### DO THIS
Word for word, print each line of the listing below; pictures stay out.

### INPUT MATERIAL

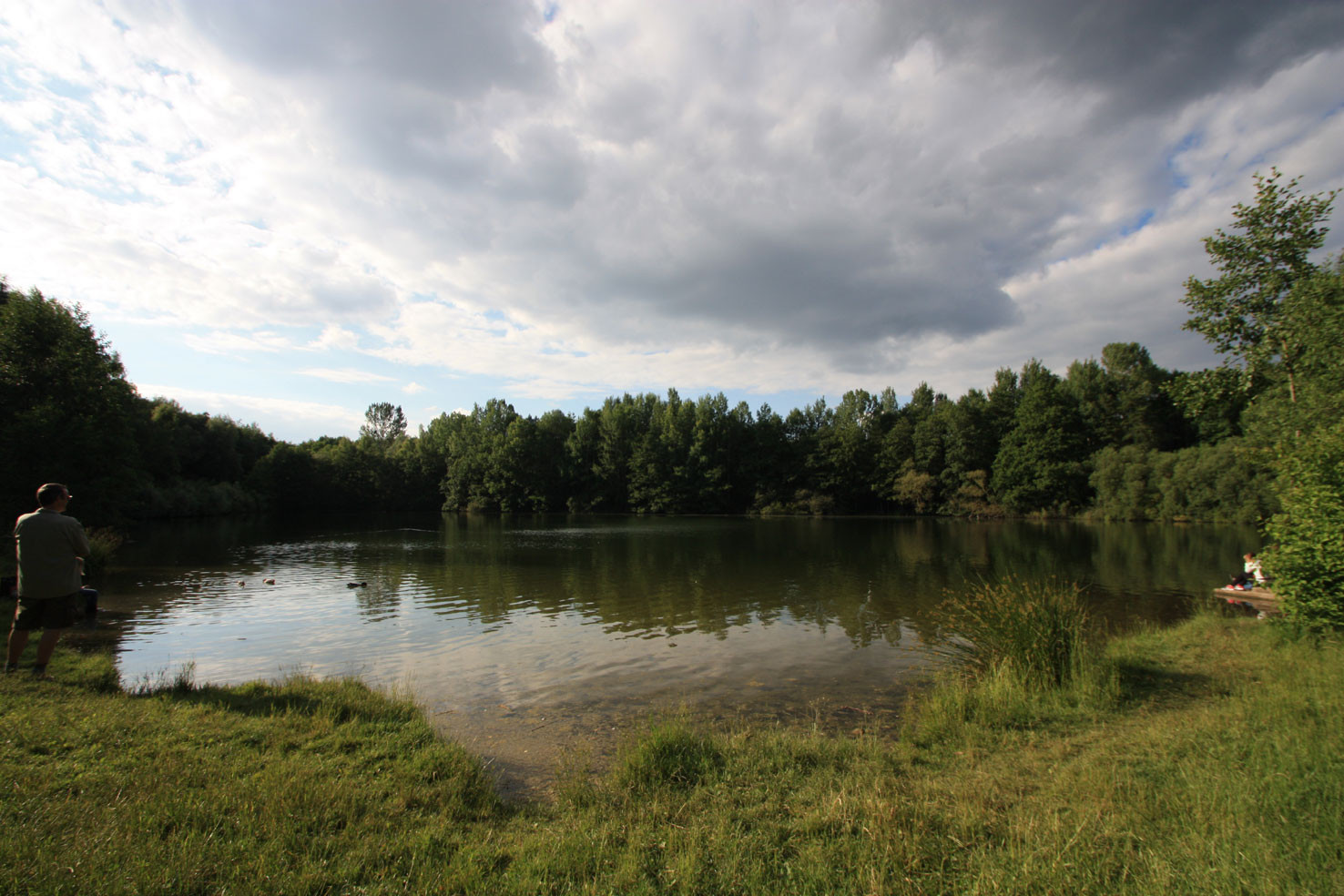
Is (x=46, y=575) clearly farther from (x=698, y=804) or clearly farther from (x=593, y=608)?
(x=593, y=608)

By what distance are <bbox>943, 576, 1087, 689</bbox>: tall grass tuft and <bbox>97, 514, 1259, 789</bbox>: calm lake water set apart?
1545 mm

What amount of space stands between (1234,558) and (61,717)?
119 ft

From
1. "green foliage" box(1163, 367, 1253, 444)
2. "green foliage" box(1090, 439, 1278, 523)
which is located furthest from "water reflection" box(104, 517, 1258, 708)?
"green foliage" box(1090, 439, 1278, 523)

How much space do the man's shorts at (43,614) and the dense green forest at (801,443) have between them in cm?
1813

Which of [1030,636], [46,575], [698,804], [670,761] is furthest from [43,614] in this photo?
[1030,636]

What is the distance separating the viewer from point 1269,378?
14906 mm

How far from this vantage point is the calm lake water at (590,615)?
33.6 feet

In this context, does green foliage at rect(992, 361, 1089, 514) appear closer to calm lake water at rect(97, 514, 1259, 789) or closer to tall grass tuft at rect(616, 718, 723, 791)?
calm lake water at rect(97, 514, 1259, 789)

### RESPONSE TO THE EXERCISE
Is (x=46, y=575) clearly farther from (x=698, y=804) or clearly farther from (x=593, y=608)?
(x=593, y=608)

By what distance are <bbox>943, 576, 1087, 689</bbox>: tall grass tuft and <bbox>97, 514, 1259, 789</bbox>: calm lake water set apart?
1545 mm

What amount of space stands between (1234,558) and (61,717)?
119 ft

From
1. "green foliage" box(1163, 367, 1253, 444)
2. "green foliage" box(1090, 439, 1278, 523)
which is located furthest from "water reflection" box(104, 517, 1258, 708)?
"green foliage" box(1090, 439, 1278, 523)

How much space do the man's shorts at (43,614) and the dense green forest at (801,443) have between them in cm?
1813

Which of [1030,636], [46,575], [698,804], [670,761] is furthest from [43,614] in this photo?
[1030,636]

What is the distance separating the viewer from point 1269,378?
14906 mm

How far from this vantage point is the calm lake water at (590,615)?
33.6 feet

In this context, does green foliage at rect(992, 361, 1089, 514) appear closer to calm lake water at rect(97, 514, 1259, 789) or closer to tall grass tuft at rect(616, 718, 723, 791)?
calm lake water at rect(97, 514, 1259, 789)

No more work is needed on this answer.